Save the Internet Rally
Kabuki, or for real? This is as unequivocal as it gets:

Barack Obama called for “the strongest possible rules to protect” the open internet on Monday and came out against proposals championed by cable and telecoms companies to create a fast lanes for the web.

The president’s statement comes as the Federal Communications Commission (FCC) prepares to publish new rules to regulate the internet after a series of legal defeats at the hands of telecoms and cable companies.

“An open internet is essential to the American economy, and increasingly to our very way of life. By lowering the cost of launching a new idea, igniting new political movements, and bringing communities closer together, it has been one of the most significant democratizing influences the world has ever known,” Obama said.

The president came out firmly against a proposal that would allow cable companies to create “fast lanes” for higher paying customers. Cable and telecoms companies have lobbied for fast lanes, arguing that companies like Netflix should pay more for the large amount of bandwidth they use.

2 thoughts on “Obama demands strong net neutrality rules

  1. This is more Obama Kabuki, but the following is not. Over the past ten years our nuclear arsenal has shrunk by 85%, but the cost of maintaining what’s left has increased by 30% to $8.3 billion a year. That increase is due to skyrocketing profits for contractors and massive investments in projects that were later cancelled. “The whole system has failed us,” says Roger Logan a nuclear scientist and one time manager at the Lawrence Livermore National Laboratory. Obama is modernizing the system at a cost of $355 billion dollars. That’s another $35 billion dollars a year handed over to the defense contractors. Why do we even have a nuclear arsenal? We all know that we’re never going to use it.
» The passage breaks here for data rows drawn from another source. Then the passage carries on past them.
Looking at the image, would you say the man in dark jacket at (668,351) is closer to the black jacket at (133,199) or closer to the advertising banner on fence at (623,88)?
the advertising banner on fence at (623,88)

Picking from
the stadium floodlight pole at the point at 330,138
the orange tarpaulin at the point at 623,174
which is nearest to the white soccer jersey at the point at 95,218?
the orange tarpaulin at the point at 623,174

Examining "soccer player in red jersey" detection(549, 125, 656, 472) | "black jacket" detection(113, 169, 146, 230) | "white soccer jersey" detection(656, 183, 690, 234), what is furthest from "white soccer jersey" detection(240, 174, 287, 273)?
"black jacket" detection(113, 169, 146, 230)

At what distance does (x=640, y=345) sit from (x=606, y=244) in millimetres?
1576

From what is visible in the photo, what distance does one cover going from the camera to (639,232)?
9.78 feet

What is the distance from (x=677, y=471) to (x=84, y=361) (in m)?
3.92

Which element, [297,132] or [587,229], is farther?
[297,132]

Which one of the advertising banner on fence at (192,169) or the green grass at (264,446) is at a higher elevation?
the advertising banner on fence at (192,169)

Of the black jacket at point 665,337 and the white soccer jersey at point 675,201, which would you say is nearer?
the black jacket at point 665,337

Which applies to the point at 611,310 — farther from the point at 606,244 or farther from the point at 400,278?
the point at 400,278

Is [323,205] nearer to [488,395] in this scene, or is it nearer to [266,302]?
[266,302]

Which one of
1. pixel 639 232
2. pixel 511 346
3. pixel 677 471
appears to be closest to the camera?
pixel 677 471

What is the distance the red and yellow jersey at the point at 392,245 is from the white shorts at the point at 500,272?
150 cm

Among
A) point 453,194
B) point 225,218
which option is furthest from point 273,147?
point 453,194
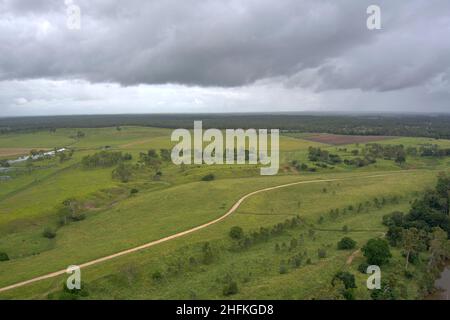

Of course crazy John McCain and the other neo-con interventionists might drop a few nuclear bombs on somebody(s). Maybe we keep nuclear bombs and spend all that money to shut McCain and the rest of the crazies up?

  2. Kabuki or not, it’s long overdue. Nice of them to hold this until AFTER the election. We wouldn’t want a strong position on a hot button democratic issue to get in the way of triangulating Democrats.